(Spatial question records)
____________

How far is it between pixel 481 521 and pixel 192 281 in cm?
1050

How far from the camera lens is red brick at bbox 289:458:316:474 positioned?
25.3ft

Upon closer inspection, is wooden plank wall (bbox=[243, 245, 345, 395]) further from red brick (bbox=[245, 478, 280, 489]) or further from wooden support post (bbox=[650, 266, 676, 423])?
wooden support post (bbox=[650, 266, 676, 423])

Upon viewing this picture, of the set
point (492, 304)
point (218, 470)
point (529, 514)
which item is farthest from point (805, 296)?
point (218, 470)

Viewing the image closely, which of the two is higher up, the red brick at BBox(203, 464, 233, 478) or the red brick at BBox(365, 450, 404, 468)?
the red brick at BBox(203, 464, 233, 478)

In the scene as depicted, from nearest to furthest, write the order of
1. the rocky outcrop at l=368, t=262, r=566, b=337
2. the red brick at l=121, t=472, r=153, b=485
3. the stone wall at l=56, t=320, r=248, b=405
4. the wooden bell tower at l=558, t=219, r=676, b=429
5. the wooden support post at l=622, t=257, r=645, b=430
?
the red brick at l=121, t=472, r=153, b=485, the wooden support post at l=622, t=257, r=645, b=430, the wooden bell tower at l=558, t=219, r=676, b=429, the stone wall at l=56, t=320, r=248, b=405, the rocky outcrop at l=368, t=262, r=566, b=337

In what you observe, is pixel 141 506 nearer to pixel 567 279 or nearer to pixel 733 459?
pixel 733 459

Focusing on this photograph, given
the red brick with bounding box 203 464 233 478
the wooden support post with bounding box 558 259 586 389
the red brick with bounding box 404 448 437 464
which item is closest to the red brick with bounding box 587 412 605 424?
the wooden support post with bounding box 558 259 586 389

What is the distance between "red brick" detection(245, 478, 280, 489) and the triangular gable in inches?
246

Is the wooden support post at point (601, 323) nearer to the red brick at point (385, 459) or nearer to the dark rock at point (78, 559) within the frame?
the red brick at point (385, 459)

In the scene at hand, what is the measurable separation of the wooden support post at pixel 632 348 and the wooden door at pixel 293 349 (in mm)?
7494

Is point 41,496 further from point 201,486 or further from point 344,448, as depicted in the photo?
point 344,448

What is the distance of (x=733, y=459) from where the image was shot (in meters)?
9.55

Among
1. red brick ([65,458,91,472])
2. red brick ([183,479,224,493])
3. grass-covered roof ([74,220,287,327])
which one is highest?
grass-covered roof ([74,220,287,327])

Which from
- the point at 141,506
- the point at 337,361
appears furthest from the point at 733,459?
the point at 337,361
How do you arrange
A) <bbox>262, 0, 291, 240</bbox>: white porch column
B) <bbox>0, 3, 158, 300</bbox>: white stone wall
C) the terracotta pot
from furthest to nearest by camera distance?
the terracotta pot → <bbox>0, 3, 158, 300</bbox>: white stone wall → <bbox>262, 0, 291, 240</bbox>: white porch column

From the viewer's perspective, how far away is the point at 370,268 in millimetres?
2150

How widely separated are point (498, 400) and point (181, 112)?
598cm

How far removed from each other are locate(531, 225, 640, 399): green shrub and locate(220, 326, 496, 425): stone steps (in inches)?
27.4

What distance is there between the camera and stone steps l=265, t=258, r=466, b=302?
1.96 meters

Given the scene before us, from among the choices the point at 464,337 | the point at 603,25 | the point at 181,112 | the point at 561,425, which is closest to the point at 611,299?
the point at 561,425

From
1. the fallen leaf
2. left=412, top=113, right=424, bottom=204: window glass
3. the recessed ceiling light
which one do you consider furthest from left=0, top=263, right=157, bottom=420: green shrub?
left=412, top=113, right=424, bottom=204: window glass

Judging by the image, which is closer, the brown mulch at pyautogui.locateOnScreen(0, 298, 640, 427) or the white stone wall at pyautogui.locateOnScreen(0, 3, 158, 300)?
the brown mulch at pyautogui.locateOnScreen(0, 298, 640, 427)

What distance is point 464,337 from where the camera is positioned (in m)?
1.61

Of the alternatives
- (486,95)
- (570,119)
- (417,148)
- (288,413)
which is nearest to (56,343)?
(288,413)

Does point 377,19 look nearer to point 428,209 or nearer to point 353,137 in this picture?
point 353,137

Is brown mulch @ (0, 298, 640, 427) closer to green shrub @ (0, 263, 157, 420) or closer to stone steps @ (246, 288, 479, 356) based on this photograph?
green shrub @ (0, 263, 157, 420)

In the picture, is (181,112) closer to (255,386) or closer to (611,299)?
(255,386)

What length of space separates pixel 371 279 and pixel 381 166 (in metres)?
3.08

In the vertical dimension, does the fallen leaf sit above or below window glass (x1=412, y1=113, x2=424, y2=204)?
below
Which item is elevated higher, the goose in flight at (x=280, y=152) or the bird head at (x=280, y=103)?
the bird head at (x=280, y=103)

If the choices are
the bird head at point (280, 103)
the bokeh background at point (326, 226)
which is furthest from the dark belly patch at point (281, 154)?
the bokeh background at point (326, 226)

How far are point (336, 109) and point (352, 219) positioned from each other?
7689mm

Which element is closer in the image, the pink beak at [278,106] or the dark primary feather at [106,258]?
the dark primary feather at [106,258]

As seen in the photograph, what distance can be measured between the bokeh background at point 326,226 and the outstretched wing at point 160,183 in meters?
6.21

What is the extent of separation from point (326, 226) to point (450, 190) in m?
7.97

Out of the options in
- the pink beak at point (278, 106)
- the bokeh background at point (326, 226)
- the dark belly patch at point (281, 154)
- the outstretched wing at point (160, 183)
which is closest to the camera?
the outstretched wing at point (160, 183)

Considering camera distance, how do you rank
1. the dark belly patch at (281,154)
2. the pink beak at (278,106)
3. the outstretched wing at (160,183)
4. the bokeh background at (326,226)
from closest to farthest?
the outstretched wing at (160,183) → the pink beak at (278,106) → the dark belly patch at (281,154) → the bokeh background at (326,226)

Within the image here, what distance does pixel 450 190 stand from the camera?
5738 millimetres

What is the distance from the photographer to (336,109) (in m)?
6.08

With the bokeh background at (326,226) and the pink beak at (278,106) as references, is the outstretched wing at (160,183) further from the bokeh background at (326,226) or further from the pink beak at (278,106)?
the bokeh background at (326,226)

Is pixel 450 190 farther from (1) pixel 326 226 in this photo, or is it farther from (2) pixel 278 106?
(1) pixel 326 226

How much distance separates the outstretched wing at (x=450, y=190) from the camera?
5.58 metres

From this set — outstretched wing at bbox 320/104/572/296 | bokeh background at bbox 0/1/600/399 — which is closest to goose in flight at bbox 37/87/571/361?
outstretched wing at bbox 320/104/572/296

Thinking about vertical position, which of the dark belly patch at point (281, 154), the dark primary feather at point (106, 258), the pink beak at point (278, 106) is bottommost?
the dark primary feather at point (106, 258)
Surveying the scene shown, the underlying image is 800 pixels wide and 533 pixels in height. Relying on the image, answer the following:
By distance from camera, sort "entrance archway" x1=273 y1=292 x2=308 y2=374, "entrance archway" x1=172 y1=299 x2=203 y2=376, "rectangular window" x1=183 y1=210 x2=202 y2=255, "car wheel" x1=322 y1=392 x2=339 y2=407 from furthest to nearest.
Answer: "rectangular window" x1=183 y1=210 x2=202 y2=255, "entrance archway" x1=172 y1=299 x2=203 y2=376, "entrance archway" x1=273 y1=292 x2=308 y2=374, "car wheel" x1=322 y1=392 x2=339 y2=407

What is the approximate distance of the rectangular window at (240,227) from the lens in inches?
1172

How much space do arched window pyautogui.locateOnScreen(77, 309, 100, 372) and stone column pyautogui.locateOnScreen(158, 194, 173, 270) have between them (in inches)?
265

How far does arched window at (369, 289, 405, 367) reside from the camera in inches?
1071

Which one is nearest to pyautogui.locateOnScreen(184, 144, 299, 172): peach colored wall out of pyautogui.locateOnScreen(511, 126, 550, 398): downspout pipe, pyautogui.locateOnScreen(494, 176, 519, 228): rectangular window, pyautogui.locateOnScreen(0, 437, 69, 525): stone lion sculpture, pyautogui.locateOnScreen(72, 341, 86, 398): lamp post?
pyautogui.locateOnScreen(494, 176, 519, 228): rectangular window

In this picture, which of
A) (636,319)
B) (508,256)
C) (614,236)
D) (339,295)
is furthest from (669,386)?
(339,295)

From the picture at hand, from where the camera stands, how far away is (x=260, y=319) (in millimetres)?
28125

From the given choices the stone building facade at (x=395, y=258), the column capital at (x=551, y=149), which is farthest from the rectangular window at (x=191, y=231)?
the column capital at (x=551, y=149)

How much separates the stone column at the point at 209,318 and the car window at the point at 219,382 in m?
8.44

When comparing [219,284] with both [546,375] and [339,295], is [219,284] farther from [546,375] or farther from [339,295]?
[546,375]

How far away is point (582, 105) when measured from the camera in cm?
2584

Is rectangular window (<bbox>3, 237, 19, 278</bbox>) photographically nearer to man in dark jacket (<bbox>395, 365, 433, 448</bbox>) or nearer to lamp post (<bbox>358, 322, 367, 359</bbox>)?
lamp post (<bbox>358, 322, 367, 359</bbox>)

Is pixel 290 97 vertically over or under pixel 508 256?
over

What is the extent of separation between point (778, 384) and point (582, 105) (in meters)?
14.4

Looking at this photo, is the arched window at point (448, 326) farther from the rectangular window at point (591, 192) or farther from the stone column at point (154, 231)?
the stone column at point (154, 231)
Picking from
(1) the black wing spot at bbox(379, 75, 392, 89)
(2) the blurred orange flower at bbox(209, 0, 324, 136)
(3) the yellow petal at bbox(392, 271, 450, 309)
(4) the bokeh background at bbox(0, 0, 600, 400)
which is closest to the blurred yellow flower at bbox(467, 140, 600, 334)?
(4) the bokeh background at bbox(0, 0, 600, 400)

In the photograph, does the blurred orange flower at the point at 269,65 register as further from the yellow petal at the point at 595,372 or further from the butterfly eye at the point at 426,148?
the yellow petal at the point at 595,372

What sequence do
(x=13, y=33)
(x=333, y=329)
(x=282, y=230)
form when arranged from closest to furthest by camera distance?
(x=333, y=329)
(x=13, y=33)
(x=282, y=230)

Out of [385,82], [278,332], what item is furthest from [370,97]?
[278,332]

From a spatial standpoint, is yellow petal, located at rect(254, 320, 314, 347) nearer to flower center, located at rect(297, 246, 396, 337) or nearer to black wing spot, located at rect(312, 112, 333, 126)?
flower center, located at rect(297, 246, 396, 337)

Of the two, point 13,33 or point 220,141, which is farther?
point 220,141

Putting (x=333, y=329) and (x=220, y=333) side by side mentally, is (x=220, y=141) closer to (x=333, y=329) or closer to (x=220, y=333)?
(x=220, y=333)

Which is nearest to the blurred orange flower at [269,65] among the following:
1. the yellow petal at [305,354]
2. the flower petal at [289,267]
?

____________

- _WHAT YOU SHOULD DO_:
Reproduce exactly the line that holds "Is pixel 290", then every line after it, ending with the final line of the records above.

- _SOLUTION TO THIS TASK_:
Is pixel 290 97 vertically over or under pixel 508 256?
over

What is the extent of separation between point (778, 384) and point (582, 105) (in meters)?
14.4

Looking at this photo, is the arched window at point (448, 326) farther from the rectangular window at point (591, 192) or farther from the stone column at point (154, 231)?
the stone column at point (154, 231)
Picking from
(1) the black wing spot at bbox(379, 75, 392, 89)
(2) the blurred orange flower at bbox(209, 0, 324, 136)
(3) the yellow petal at bbox(392, 271, 450, 309)
(4) the bokeh background at bbox(0, 0, 600, 400)
which is closest to the blurred yellow flower at bbox(467, 140, 600, 334)?
(4) the bokeh background at bbox(0, 0, 600, 400)

In the photograph, does the blurred orange flower at the point at 269,65 register as further from the yellow petal at the point at 595,372 or further from the butterfly eye at the point at 426,148?
the yellow petal at the point at 595,372

What sequence do
(x=13, y=33)
(x=333, y=329)
(x=282, y=230)
form when arranged from closest to furthest by camera distance?
(x=333, y=329)
(x=13, y=33)
(x=282, y=230)

Out of [385,82], [278,332], what item is furthest from [370,97]?
[278,332]

From a spatial standpoint, is yellow petal, located at rect(254, 320, 314, 347) nearer to flower center, located at rect(297, 246, 396, 337) or nearer to black wing spot, located at rect(312, 112, 333, 126)?
flower center, located at rect(297, 246, 396, 337)

Of the two, point 13,33 or point 220,141, which is farther?
point 220,141

Putting (x=333, y=329) and (x=220, y=333) side by side mentally, is (x=220, y=141) closer to (x=333, y=329) or closer to (x=220, y=333)?
(x=220, y=333)

Which is nearest to the blurred orange flower at [269,65] among the following:
1. the yellow petal at [305,354]
2. the flower petal at [289,267]
?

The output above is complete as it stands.